Five divergent musicians who eventually found each other in New Orleans, The Deslondes follow up their impressive 2014 debut album with the equally fine Hurry Home. Less country inclined than its predecessor the album finds the band roaming through a variety of styles – swampy southern roots, 50’s rockabilly, and classic rhythm’n’blues which, with several members of the band singing lead on various songs gives the album a truly dynamic feel. Comparisons to The Band and The Felice Brothers (which surfaced in reviews of the first album) will persist and that’s no bad thing and although The Deslondes are not as rough and ready as The Felice crew they’re handy reference points.
They open with the languorous Southern shuffle of Muddy Water, a lonesome banjo is plucked before the band weigh in with a bar room feel amplified by woozy piano and dizzy pedal steel. A nostalgic look back at childhood days it is suffused with a mint julep front porch feel. One Of These Lonesome Mornings immediately shatters that mood as the band leap into an up-tempo number that suggests The Everlys being backed by The Flying Burrito Brothers and this retro feel is revisited on the dramatic flourishes on (This Ain’t) A Sad Song which have a touch of the exotica so beloved by fifties tin pan alley writers with the song almost a mambo. There’s a similar approach on Many Poor Boy, the twangy guitar writhing like a snake around the slow Latin beat, the piano keys almost dancing a Tango, the singer sounding like Lee Hazlewood. The swoon factor continues on the guitar glistened Ribbon Creeks Collide which instrumentally approaches the dream like reveries of Angelo Badalimenti but is grounded by the earthy vocals and streetwise lyrics while Nelly could be a Ricky Nelson number with Garth Hudson on organ. Going back to Band comparisons several of these songs would not have been out of place on their covers album, Moondog Matinee.

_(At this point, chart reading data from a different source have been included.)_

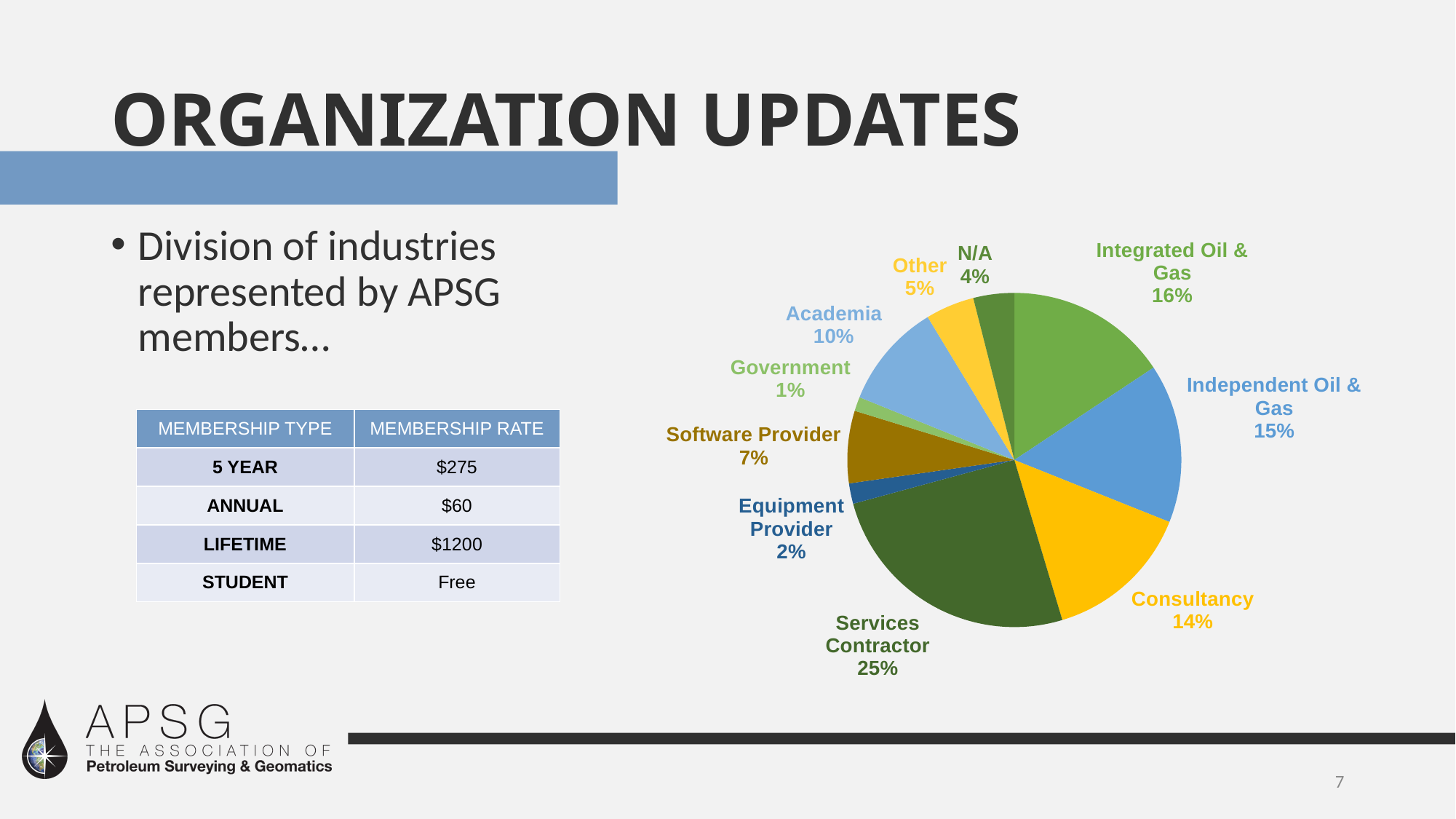
What share of members is labelled N/A? 4% Which industry has the largest share of APSG members? Services Contractor What percentage of members are in Integrated Oil & Gas? 16% What kind of chart is shown on the slide? Pie chart What share of APSG members are Services Contractors? 25% What is the difference in percentage points between Services Contractor and Consultancy? 11 Which has a larger share, Software Provider or Academia? Academia How many slices does the pie chart have? 10 What is the combined share of Integrated Oil & Gas and Independent Oil & Gas? 31% What percentage of members are in Academia? 10% Which industry has the smallest share of APSG members? Government What share of members are Equipment Providers? 2%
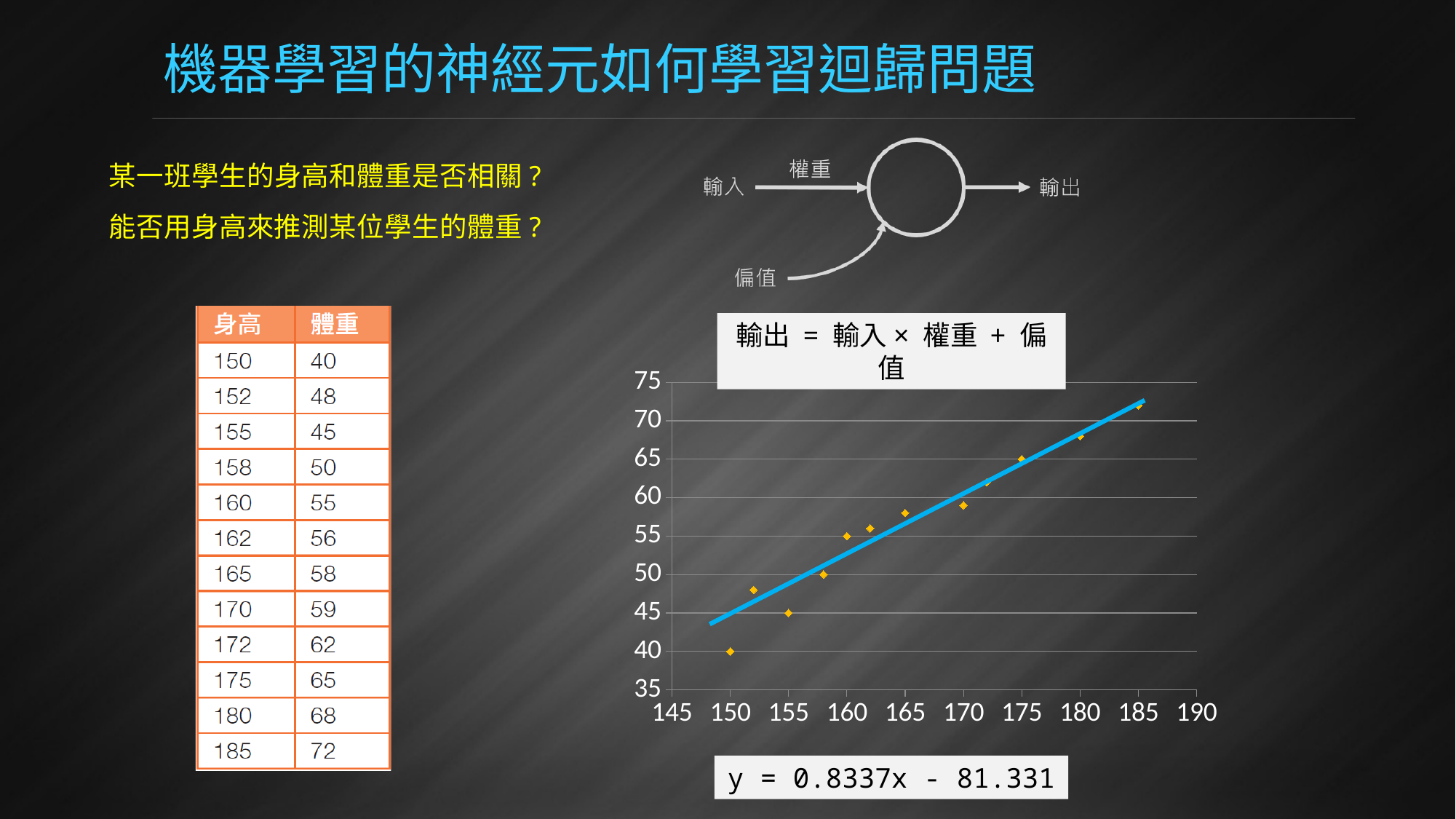
What kind of chart is shown on the right of the slide? scatter chart How many data points are plotted in the scatter chart? 12 Which height has the highest weight value in the chart? 185 Do the plotted weight values rise or fall as height increases along the x axis? rise Which is larger, the weight value at height 152 or at height 155? 152 What is the difference between the weight values at heights 185 and 150? 32 Is the weight value for a height of 185 greater or less than 70? greater Is the weight value for a height of 155 greater or less than 50? less What is the weight value plotted for a height of 170? 59 What is the weight value plotted for a height of 150? 40 Which height has the lowest weight value in the chart? 150 What is the weight value plotted for a height of 185? 72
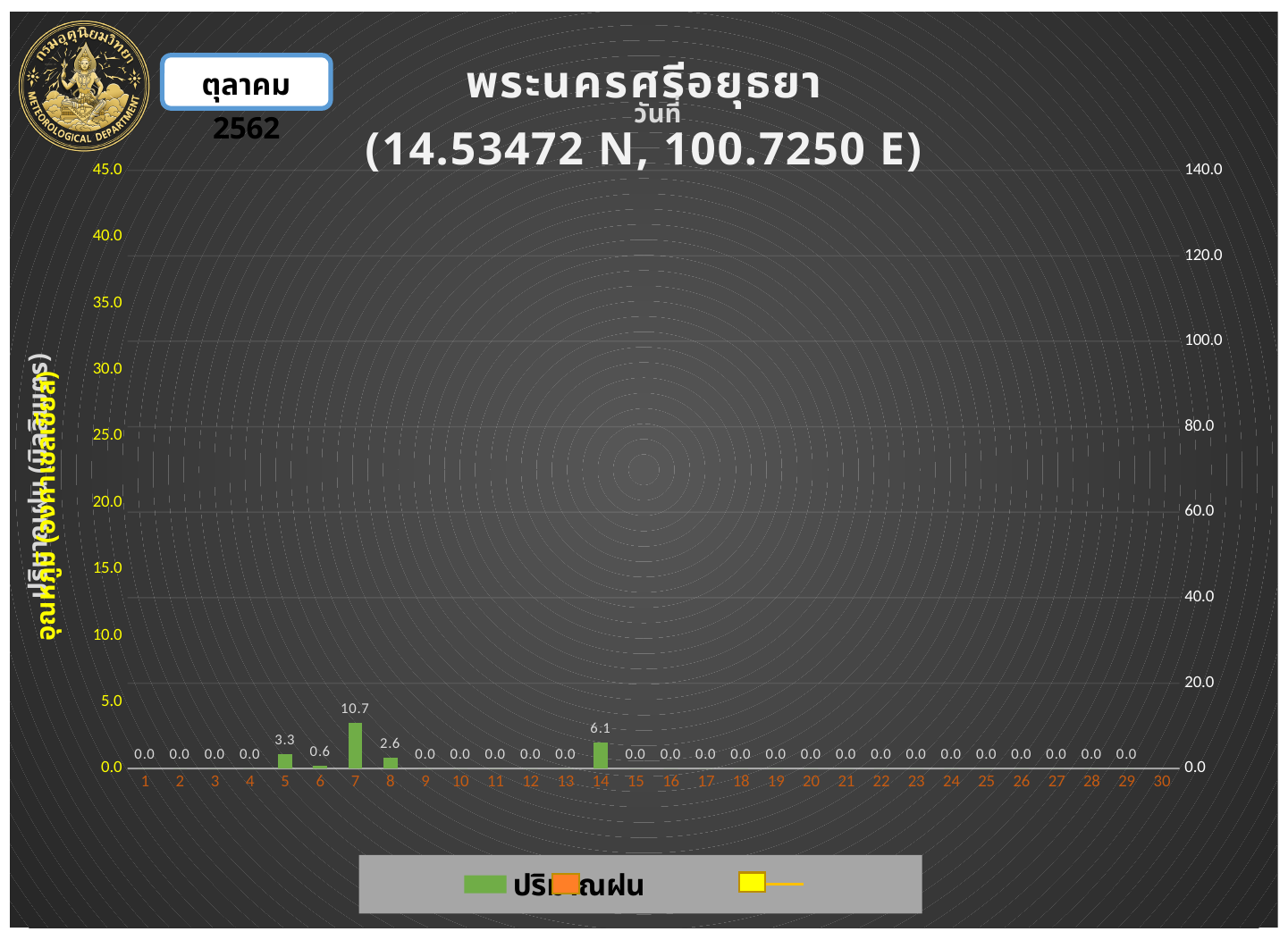
What is the rainfall value shown for day 5? 3.3 What is the rainfall value shown for day 6? 0.6 What is the rainfall value shown for day 8? 2.6 How many days are shown on the x axis? 30 What kind of chart is used to show the rainfall values? bar chart What is the rainfall value shown for day 7? 10.7 What is the total rainfall for days 5 through 8? 17.2 Which is larger, the rainfall value for day 5 or for day 8? day 5 What is the difference between the rainfall values for day 7 and day 14? 4.6 Which day has the highest rainfall value? 7 What is the rainfall value shown for day 14? 6.1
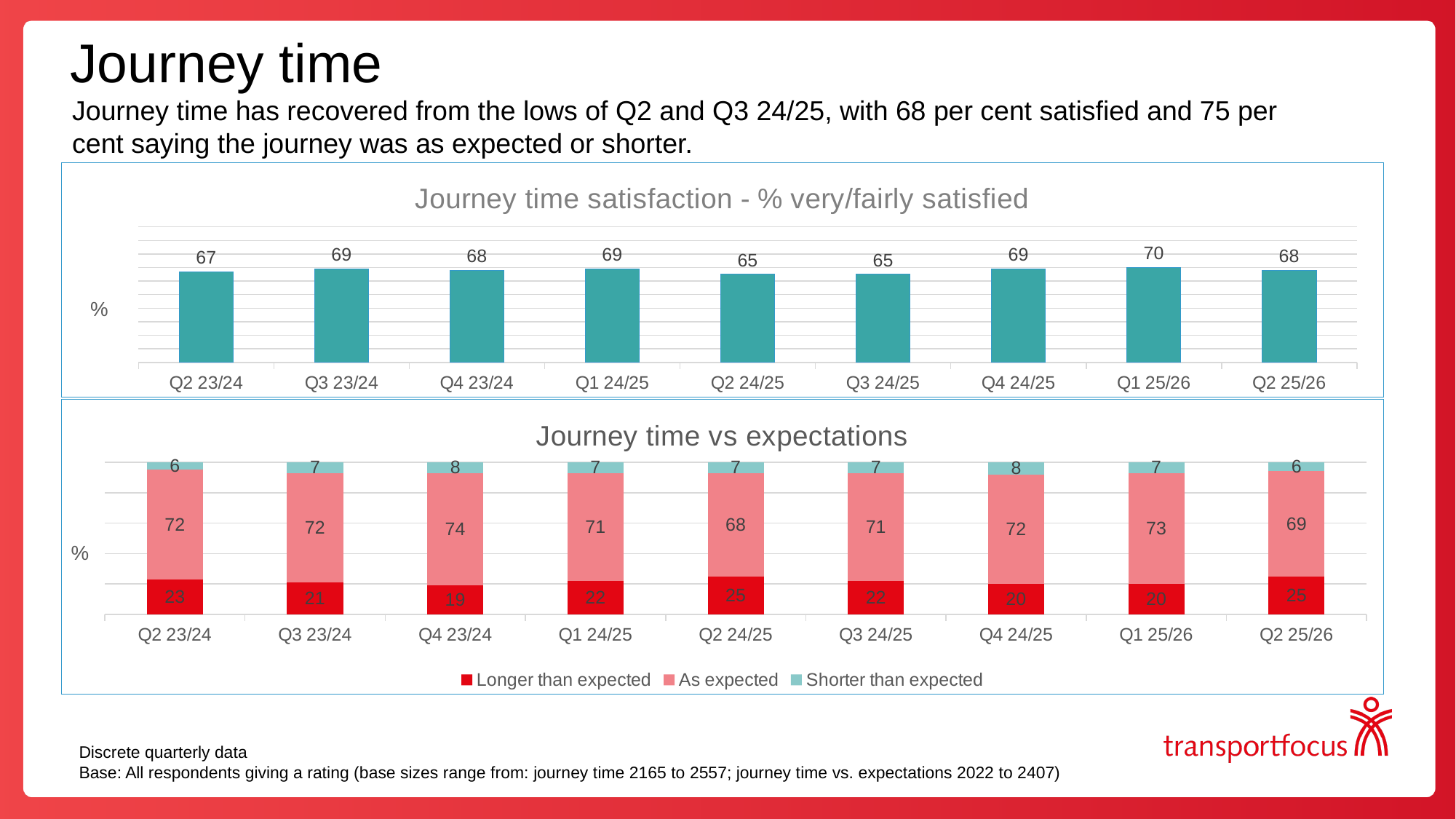
In the 'Journey time vs expectations' chart, which quarter has the lowest 'Longer than expected' value? Q4 23/24 What type of chart is the 'Journey time satisfaction - % very/fairly satisfied' chart? Bar chart How many series does the legend of the 'Journey time vs expectations' chart list? 3 In the 'Journey time vs expectations' chart, what is the total of the stacked bar for Q2 25/26? 100 In the 'Journey time satisfaction - % very/fairly satisfied' chart, what is the value for Q1 25/26? 70 In the 'Journey time vs expectations' chart, is the 'As expected' value larger for Q1 25/26 or Q2 24/25? Q1 25/26 In the 'Journey time satisfaction - % very/fairly satisfied' chart, how many quarters are shown? 9 In the 'Journey time vs expectations' chart, which series is shown in the darkest red colour? Longer than expected In the 'Journey time vs expectations' chart, what is the 'Longer than expected' value for Q2 25/26? 25 In the 'Journey time satisfaction - % very/fairly satisfied' chart, what is the difference between Q1 25/26 and Q2 24/25? 5 In the 'Journey time vs expectations' chart, what is the 'As expected' value for Q4 23/24? 74 In the 'Journey time satisfaction - % very/fairly satisfied' chart, which quarter has the highest value? Q1 25/26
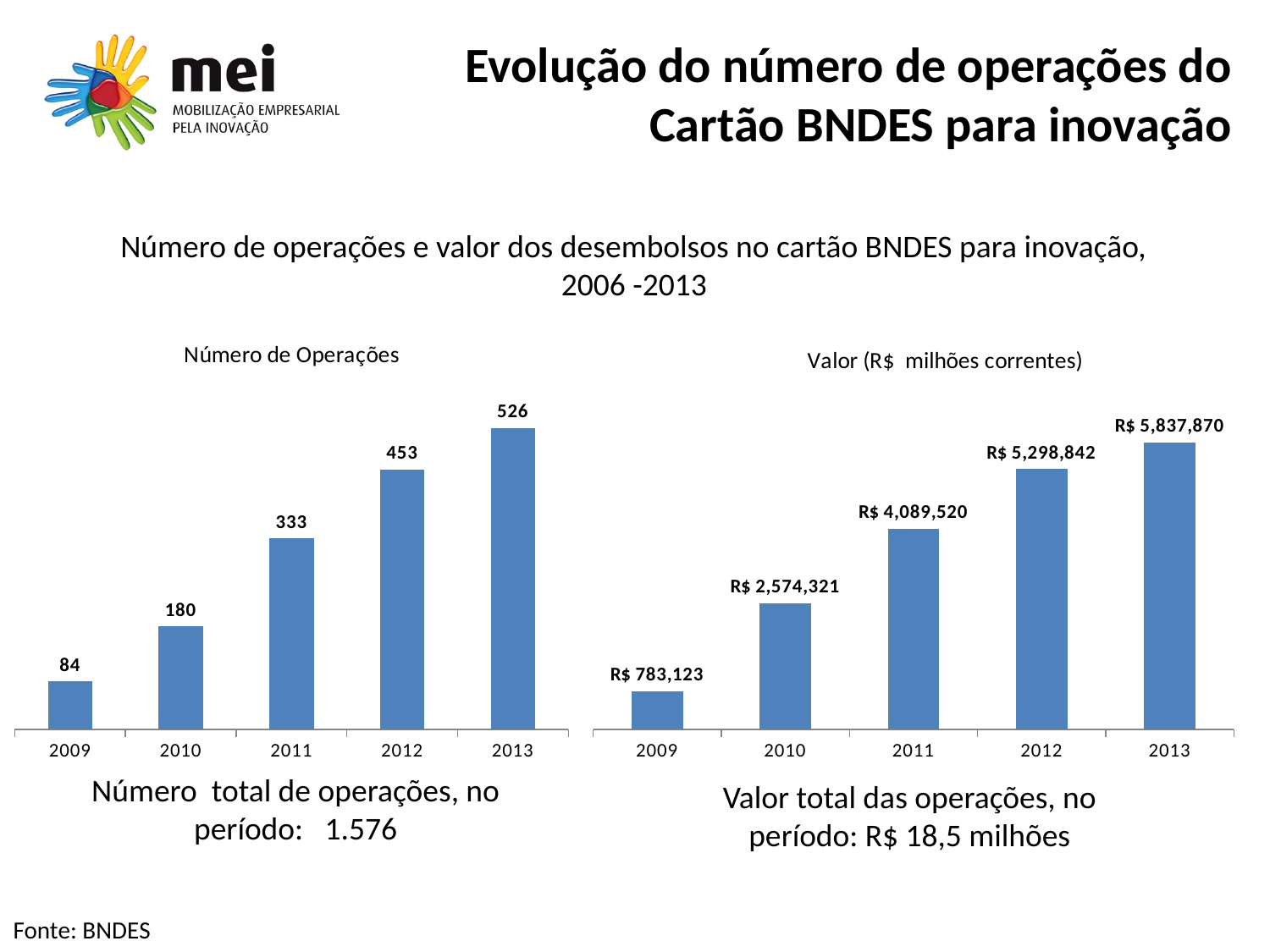
In the 'Número de Operações' chart, what is the difference between the values for 2010 and 2009? 96 In the 'Valor (R$ milhões correntes)' chart, which is larger, the value for 2011 or the value for 2010? 2011 In the 'Número de Operações' chart, what is the value for 2011? 333 What type of chart is the 'Valor (R$ milhões correntes)' chart? bar chart In the 'Número de Operações' chart, what is the value for 2009? 84 In the 'Valor (R$ milhões correntes)' chart, what is the value for 2010? R$ 2,574,321 How many years are shown in the 'Número de Operações' chart? 5 In the 'Número de Operações' chart, which year has the highest value? 2013 In the 'Valor (R$ milhões correntes)' chart, which year has the lowest value? 2009 In the 'Número de Operações' chart, what is the difference between the values for 2013 and 2012? 73 In the 'Valor (R$ milhões correntes)' chart, what is the value for 2012? R$ 5,298,842 In the 'Número de Operações' chart, do the values rise or fall from 2009 to 2013? rise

Elsewhere there’s the simple guitar and harmonica love song, Beautiful Friend, a delightful confection while Hurry Home is a syrupy slow mixture of harmonica, piano and organ with the vocal harmonies here hailing from The Appalachians. They shake it up with Hurricane Shakedown which rattles along like a sixties beat number with a wonderfully cheesy organ solo and there’s more mayhem on Every Well with the keyboards here a merry go round of kaleidoscopic fun. They do venture into some Country sounds on the dreamlike Many Poor Boy which sounds as if Gene Autry had taken some mescaline before venturing into the desert, meanwhile the closing Deja Vu And A Blue Moon rewinds the listener to the opening number as again the band lay down a swampy slow rhythm with lazy fiddle and harmonica almost soporific, the song limping along with a swell Southern sense of lassitude.
Overall, Hurry Home is perhaps one of the finest roots albums released this year, the band sucking in all sorts of influences and forming them into what is, at the end of the day, a fantastic listen.